Let me explain my logic:

The game often gets broken down into two components: game knowledge and mechanical skill. These are great general categories, but many important skills fall into one, both or neither.
  1. Kiting – mechanical skill
  2. Powerspikes – game knowledge
  3. Map awareness – both (you need to be able to look at the map often and quickly AND understand it)
  4. Attitude – neither
Improving in any of those skills will have a positive impact on your game – so it‘s not that one or other is more important.

Furthermore, it‘s easier to make huge gains in skills you didn‘t have before and see those gains quickly than perfecting something you are already good at.

For example:

Someone who never knew that last hitting was a thing and usually never had more than 30 CS at 15 minutes starts to try to last hit. He jumps up to 70 CS at 15 mins. This can happen in a day. Now it will take him several days or even weeks to get up to the 100 CS at 15 minutes that is considered good CS. It may take months to hit perfect CS. This is logarithmic scaling. The initial gains are the quickest and after a certain point you plateau (though you‘re really still improving). It‘s much harder to see gains after this point. This is also why people say the skill difference between Challenger and Diamond is as large or larger than the skill difference between Diamond and Bronze. It takes a ton of work to get from great to nearly perfect in any skill.

So how does this help me? – Well lets break the ladder up into skill brackets. Your skill score is the average of all of your skills – on a scale of 0 (don‘t even know it exists) to 100 (as close to perfect as possible).

  • Bronze: 0-50
  • Silver 51-75
  • Gold 76-87
  • Platinum 88-94
  • Diamond 94-96
  • Master 97-98
  • Challenger 99 and 100
The skill score difference between the levels gets smaller and smaller – but if you think to what I said about how much harder it is to raise your skill once it‘s at a certain point – you can see where the actual gap becomes larger and larger.
 
Also, if you think about it, you can see how someone can be bad at a certain skill or two and still be Platinum or Diamond, if they are really good at other things. Likewise, you can be awesome at one or two skills and still be forever Bronze since there are many others you don‘t even think about. Since it‘s all an average – you have to improve in all aspects of the game to really be good at it.

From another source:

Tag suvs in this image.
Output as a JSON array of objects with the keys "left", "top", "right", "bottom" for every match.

Let‘s further break down what goes into my idea of a skill score: It‘s multiaxial, meaning multiple things go into how it‘s calculated. Generally there are two axes: Ability and Consistency.

Some examples:

Player A can kite like a god – seriously – in a 1v1 scenario he always outplays his opponent. He gets 48 points (out of 50) for his kiting ability. However, in teamfights or fights around objectives, he tends to freeze up and forget to kite. He only gets a 30 in how consistantly he kites. This puts him at a total of a 78 skill score in kiting – which is low Gold.

Player B wards all the time and is constantly carrying at least one pink and several green wards the whole game. If you look up his ward score, it‘s better than 98% of players in any role he plays. However, he just randomly puts wards in bushes. There‘s no thought that goes into his ward placement or how he maintains vision control based on strategy. He gets a 47 for consistancy, but only a 10 for ability in warding. This gives him 57 – or low Silver in warding.

So thinking about that – can you see how some of the time you might think to yourself:
All these posts say I just need to do X to gain elo, I do X, but I‘m still stuck!

If you don‘t do X properly or consistantly – you won‘t get much higher than Silver or Gold in your skill score and if you don‘t consider all the other possible skills – your average won‘t be above Bronze.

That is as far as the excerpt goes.